Now it may be up to the Islamist parties that have swept to power in both Tunisia and Egypt to try to solve their countries’ educational problems. But their liberal and secular critics worry that they will use schools to spread their own version of morality instead.
In Tunisia, in part to allay such concerns, the moderate Ennahda refrained from pursing the education minister’s position. (The seat went to an independent nominated by a left-leaning party.) The party knew "there would have been a lot of opposition and accusations that we want to re-engineer education and instill our vision on the country," Kheriji explains. Ennahda supports Arabic-language instruction and believes Islam is a fundamental part of Tunisian identity, but, he says, "We don’t want education to be a polarizing field. We want there to be a consensus."

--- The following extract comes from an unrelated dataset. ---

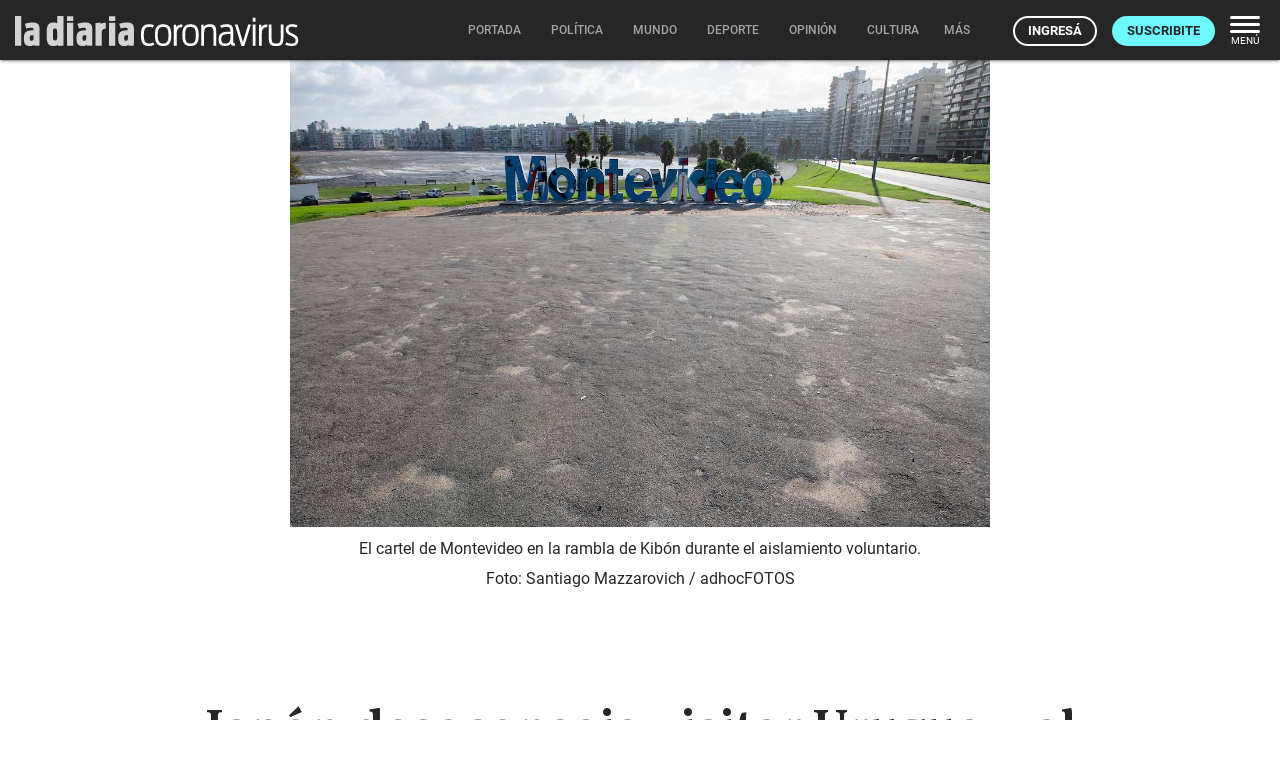

--- FILE ---
content_type: text/html; charset=utf-8
request_url: https://ladiaria.com.uy/masleidos/content/
body_size: 8
content:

Nonetheless, the country has already witnessed clashes on university campuses, with fundamentalist students and their supporters demonstrating for the right of female students to wear the niqab, disrupting classes, and reportedly intimidating professors and administrators for un-Islamic behavior or teachings. Secular-leaning Tunisians have organized counterprotests.
In Egypt, Islamist parties — considerably more conservative than those in Tunisia — have shown much less reticence. Aleem, the head of the education committee in the Egyptian parliament, is a member of the Nour Party, a new and very conservative Islamist party that won about a quarter of parliament’s seats and that — along with the Muslim Brotherhood’s Freedom and Justice Party — forms an Islamist supermajority. The Nour Party has already voiced its interest in running the Education Ministry. But some liberals are concerned by the suggestion, in the party’s platform, that Egyptian authorities should "revise the curriculum so that it suits and supports the morals and values of Egyptian society, and remove all that contradicts true Islam." The platform calls for establishing separate, extra classes for girls — what it calls an "additional high-quality educational program that is appropriate for her nature and role and the duty that God has set her" — as well as for keeping "women’s special nature in mind when devising curricula and teaching methods, and acknowledg[ing] that what suits men does not always suit women."
Liberal Egyptian newspapers allege that Islamists intend to mandate the headscarf for schoolgirls and segregate classes — a charge Aleem denies. "We haven’t talked about any of these things," he says. The committee, he notes, is holding hearings with educational experts and planning trips to Turkey and Malaysia — two often invoked models of Islamist success — to study their education systems. And when a Nour member recently criticized early English-language classes in Egyptian schools — calling them a plan to make "our children … culturally Westernized" — the party condemned his remarks. "English is a necessary skill," Aleem says. "We want to teach many languages."
He insists that the Nour Party’s top priority, shared by Islamists and more secular Egyptians alike, is to move Egypt’s ailing education system forward — not to get caught up in fights along the way, whether about foreign languages or Mubarak’s legacy. "We’re concerned with the big issues," he promises.